A recent Associated Press article about a horrific case of child sexual abuse by a Latter-day Saint father in Arizona has “significant flaws in its facts and timeline, which lead to erroneous conclusions,” The Church of Jesus Christ of Latter-day Saints said Wednesday evening in a scathing critique of the piece.
It was the Utah-based faith’s second response to the AP article published Aug. 4, written and reported by Michael Rezendes, a member of The Boston Globe’s investigative team that won a Pulitzer Prize for exposing clergy abuse in the Catholic Church.
The LDS Church’s initial response called the AP article an “oversimplified and incomplete” story about the faith’s handling of child sex abuse cases, but did not supply any examples of what was wrong with it.
Rezendes’ reporting centered on Paul Adams, a one-time Latter-day Saint in Bisbee, Ariz., who raped his two young daughters for years, then posted videos of his acts on the internet. He later was arrested and took his own life while in custody.
[Hear what reporter Michael Rezendes has to say about his story on our “Mormon Land” podcast.]
Adams’ confessed to his lay Latter-day Saint bishop, the AP story stated, but the bishop said he was advised by the church’s help line that he did not have to report to the police, because the leader learned about them in a priest/penitent encounter.
Three of Adams’ children have sued the church, arguing it could have stopped the abuse had the church reported it.
The church now has issued a more forceful denunciation of the AP, posted on the church’s newsroom site, decrying what it called “egregious errors in reporting and editing.”
Lauren Easton, vice president of AP corporate communications, responded, telling the church-owned Deseret News that it “stands by its story.” The Salt Lake Tribune also reached out to the news agency.
The church listed what it says are facts “contained in public filings in the pending case” and “taken from the testimony of Leizza Adams, mother of the victims.”
According to the church:
• Adams made a “limited confession about a single past incident of abuse of one child” to the bishop in late 2011.
• The help line told the bishop “how to fully comply with Arizona’s reporting laws.”
• The bishop “repeatedly tried to intervene and encourage reporting.” Both Adams and his wife, the church said, declined to report the abuse or seek professional help, “which would trigger a mandatory report.”
• Adams had not been actively participating in the church before or after the confession and, in 2013, was excommunicated for his behavior.
• It was not until 2017 that church leaders learned “the extent of the abuse” from media reports.

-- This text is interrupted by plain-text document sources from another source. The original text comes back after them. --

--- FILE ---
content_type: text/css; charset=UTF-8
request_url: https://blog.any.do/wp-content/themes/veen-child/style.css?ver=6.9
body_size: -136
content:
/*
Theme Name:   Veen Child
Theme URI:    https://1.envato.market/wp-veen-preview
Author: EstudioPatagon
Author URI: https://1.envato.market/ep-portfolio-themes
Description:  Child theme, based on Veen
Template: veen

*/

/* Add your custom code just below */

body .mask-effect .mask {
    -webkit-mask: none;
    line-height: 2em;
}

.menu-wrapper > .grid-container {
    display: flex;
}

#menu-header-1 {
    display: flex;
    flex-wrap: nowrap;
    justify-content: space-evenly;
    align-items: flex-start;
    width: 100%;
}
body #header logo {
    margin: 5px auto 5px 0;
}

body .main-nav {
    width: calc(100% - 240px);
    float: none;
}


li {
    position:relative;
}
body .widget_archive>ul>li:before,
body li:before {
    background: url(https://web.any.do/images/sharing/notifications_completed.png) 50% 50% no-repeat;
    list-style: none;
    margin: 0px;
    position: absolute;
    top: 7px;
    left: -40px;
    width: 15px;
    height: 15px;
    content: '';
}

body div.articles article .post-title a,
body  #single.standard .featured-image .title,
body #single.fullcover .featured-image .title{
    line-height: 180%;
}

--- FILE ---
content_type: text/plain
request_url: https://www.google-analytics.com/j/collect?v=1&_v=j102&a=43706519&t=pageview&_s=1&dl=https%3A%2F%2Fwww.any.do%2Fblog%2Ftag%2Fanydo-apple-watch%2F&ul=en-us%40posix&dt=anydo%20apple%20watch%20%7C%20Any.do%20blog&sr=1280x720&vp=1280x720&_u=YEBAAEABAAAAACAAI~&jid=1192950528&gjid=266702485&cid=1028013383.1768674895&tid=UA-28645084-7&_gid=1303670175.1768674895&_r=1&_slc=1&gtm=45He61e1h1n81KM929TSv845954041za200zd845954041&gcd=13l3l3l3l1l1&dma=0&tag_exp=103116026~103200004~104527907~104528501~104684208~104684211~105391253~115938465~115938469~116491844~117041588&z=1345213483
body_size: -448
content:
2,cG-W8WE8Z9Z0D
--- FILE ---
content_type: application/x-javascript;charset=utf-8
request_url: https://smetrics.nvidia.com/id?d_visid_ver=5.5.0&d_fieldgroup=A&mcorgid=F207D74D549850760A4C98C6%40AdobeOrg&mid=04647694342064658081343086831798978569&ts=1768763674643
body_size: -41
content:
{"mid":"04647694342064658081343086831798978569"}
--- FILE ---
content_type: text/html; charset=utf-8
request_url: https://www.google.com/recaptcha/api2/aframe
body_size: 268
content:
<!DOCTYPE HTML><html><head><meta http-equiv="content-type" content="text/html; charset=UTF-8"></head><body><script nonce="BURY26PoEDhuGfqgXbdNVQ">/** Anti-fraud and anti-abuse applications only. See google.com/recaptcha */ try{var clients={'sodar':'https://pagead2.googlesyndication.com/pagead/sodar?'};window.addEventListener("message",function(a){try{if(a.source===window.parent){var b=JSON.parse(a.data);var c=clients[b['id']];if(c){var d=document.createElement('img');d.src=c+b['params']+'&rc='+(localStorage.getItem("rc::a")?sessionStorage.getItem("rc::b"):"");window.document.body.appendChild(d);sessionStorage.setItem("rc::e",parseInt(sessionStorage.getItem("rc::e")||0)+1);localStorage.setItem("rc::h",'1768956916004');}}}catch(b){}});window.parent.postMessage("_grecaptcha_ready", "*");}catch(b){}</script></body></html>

“The AP story ignores this timeline and sequence of events and implies that all these facts were known by a bishop as early as 2011,” according to the church’s latest release, “a clearly erroneous conclusion.”
Earlier Wednesday, Rezendes said on The Tribune’s “Mormon Land” podcast he disputes the idea that the bishop didn’t know the abuse was ongoing.
In interviews with federal agents, the bishop said Adams was “coming in on a regular basis for counseling,” the journalist said. “At one point, the bishop called in … Adam’s wife and made him tell her about the abuse so she would know what was going on if she didn’t already, so that she could make some attempt to help protect their children.”
The bishop told the agents, according to Rezendes, “as these counseling sessions continued, one of the purposes was to see whether the abuse had stopped.”
As to reporting child abuse, Arizona law does not require the permission of perpetrators in order to turn them in. It also does not mandate that clergy-penitent confessions of such matters remain confidential, the AP story noted. Instead, it says clergy who hear of abuse during confessions “may withhold” that information from authorities if the church leaders determine it is “reasonable and necessary” under a faith’s doctrine.
For its part, the LDS Church rejects any suggestion that its help line discourages reporting, its release said. “Even when a report is not required or is even prohibited by law (because the confession is ‘owned’ by the confessor), the help line encourages leaders to pursue ways to ensure [the goals of helping victims] are met.”
The suggestion that there would be any incentive on the part of the help line attorneys “to cover up child abuse,” the church said, “is absurd.”
This church’s strong response to the AP article, the release explained, is because there can be “no tolerance for any suggestion that we are neglectful or not doing enough on the issue of child abuse,” it said. “It is a matter that strikes at our hearts and is so deeply offensive to everything that we value. We will not stand by while others mischaracterize or completely misrepresent the church’s long-term efforts and commitment. Nor will we tolerate The Associated Press or any other media to make such gross errors on the details of such a tragic and horrific incident as what occurred in Arizona.”
Latter-day Saint leaders “are constantly striving to be better and do more,” the release stated, “and we invite others to join us in such efforts.”